A key tool to carry out inference on the unknown copula when modeling a continuous multivariate distribution is a nonparametric estimator known as the empirical copula. One popular way of approximating its sampling distribution consists of using the multiplier bootstrap. The latter is however characterized by a high implementation cost. Given the rank-based nature of the empirical copula, the classical empirical bootstrap of Efron does not appear to be a natural alternative, as it relies on resamples which contain ties. The aim of this work is to investigate the use of subsampling in the aforementioned framework. The latter consists of basing the inference on statistic values computed from subsamples of the initial data. One of its advantages in the rank-based context under consideration is that the formed subsamples do not contain ties. Another advantage is its asymptotic validity under minimalistic conditions. In this work, we show the asymptotic validity of subsampling for several (weighted, smooth) empirical copula processes both in the case of serially independent observations and time series. In the former case, subsampling is observed to be substantially better than the empirical bootstrap and equivalent, overall, to the multiplier bootstrap in terms of finite-sample performance.

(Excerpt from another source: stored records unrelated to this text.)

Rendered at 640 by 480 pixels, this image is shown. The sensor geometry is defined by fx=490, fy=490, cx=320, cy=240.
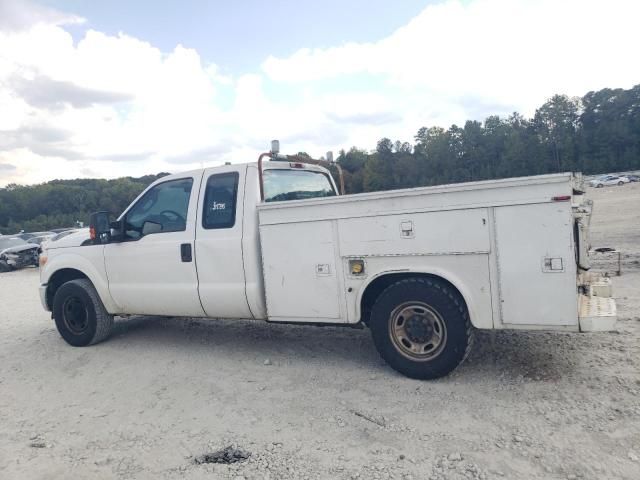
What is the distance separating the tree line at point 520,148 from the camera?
57.2 metres

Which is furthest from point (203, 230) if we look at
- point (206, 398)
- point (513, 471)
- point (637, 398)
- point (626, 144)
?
point (626, 144)

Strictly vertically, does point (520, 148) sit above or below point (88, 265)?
above

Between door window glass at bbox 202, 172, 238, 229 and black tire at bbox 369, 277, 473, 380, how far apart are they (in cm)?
188

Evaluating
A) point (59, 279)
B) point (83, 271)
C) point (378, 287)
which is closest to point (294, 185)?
point (378, 287)

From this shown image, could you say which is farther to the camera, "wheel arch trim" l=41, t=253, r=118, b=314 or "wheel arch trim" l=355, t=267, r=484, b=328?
"wheel arch trim" l=41, t=253, r=118, b=314

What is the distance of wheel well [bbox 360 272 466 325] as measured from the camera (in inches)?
169

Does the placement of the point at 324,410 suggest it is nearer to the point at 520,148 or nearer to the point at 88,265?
the point at 88,265

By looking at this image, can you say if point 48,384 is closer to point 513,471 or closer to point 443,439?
point 443,439

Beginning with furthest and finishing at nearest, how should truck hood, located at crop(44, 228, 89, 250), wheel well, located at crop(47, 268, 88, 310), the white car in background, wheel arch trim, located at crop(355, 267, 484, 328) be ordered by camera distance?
the white car in background → wheel well, located at crop(47, 268, 88, 310) → truck hood, located at crop(44, 228, 89, 250) → wheel arch trim, located at crop(355, 267, 484, 328)

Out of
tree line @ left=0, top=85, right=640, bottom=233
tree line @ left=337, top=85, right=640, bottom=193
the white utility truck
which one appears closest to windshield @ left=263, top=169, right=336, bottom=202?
the white utility truck

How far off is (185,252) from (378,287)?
2220mm

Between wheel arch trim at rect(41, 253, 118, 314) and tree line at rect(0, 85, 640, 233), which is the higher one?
tree line at rect(0, 85, 640, 233)

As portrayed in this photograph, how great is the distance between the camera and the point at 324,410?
158 inches

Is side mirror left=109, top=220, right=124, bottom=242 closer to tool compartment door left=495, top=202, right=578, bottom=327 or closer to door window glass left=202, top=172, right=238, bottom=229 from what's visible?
door window glass left=202, top=172, right=238, bottom=229
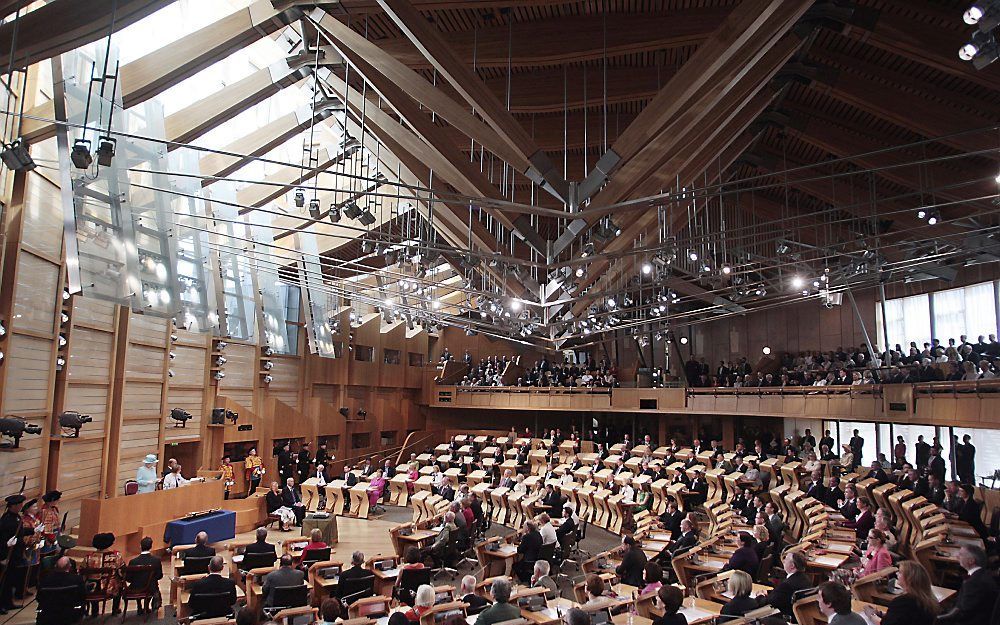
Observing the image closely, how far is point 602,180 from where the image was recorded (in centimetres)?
921

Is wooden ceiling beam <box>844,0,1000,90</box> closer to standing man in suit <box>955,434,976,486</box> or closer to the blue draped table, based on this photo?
standing man in suit <box>955,434,976,486</box>

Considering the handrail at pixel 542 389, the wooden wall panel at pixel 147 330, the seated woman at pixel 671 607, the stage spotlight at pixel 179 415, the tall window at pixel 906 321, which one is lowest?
the seated woman at pixel 671 607

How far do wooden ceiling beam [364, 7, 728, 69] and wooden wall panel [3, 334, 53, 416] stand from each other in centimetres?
719

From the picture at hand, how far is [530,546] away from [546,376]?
630 inches

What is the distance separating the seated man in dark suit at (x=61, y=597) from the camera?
7.41m

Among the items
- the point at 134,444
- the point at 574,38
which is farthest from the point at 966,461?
the point at 134,444

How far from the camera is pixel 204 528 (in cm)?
1209

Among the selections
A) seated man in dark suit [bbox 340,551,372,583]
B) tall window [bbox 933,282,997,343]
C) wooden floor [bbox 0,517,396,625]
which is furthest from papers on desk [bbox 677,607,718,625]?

翻译：在模拟连续的多变量分布时,对未知的千兆字节进行推断的一个关键工具是非参数性估计,称为经验性千兆字节。一种常见的抽样分布方式是使用乘数靴。但后者的特点是执行成本高。鉴于经验性千兆字节的等级性质,古典经验性靴带似乎不是一个自然的替代方法,因为它依赖于含有关联的再抽样。这项工作的目的是调查上述框架中次级抽样的使用情况。后者包括从初始数据子抽样中计算统计值的推断。在所考虑的以等级为基础的背景中,其优点之一是所形成的子样本并不包含关联。另一个优点是在最低条件下,它具有无症状的有效性。在这项工作中,我们展示了子抽样(加权的、平滑的)实证性,在上述框架中,对子取样过程的使用情况进行调查。后者包括从初始数据的子样本中计算得出的统计值的基数。在所考虑的基于等级的背景中,其优点之一是,在所形成的子样本中并不包含任何联系。在最低条件下,我们所观察到的是,在一系列独立观测和时间序列中,在前的底层一级,对等的容器中,比等的测得更精确的测得。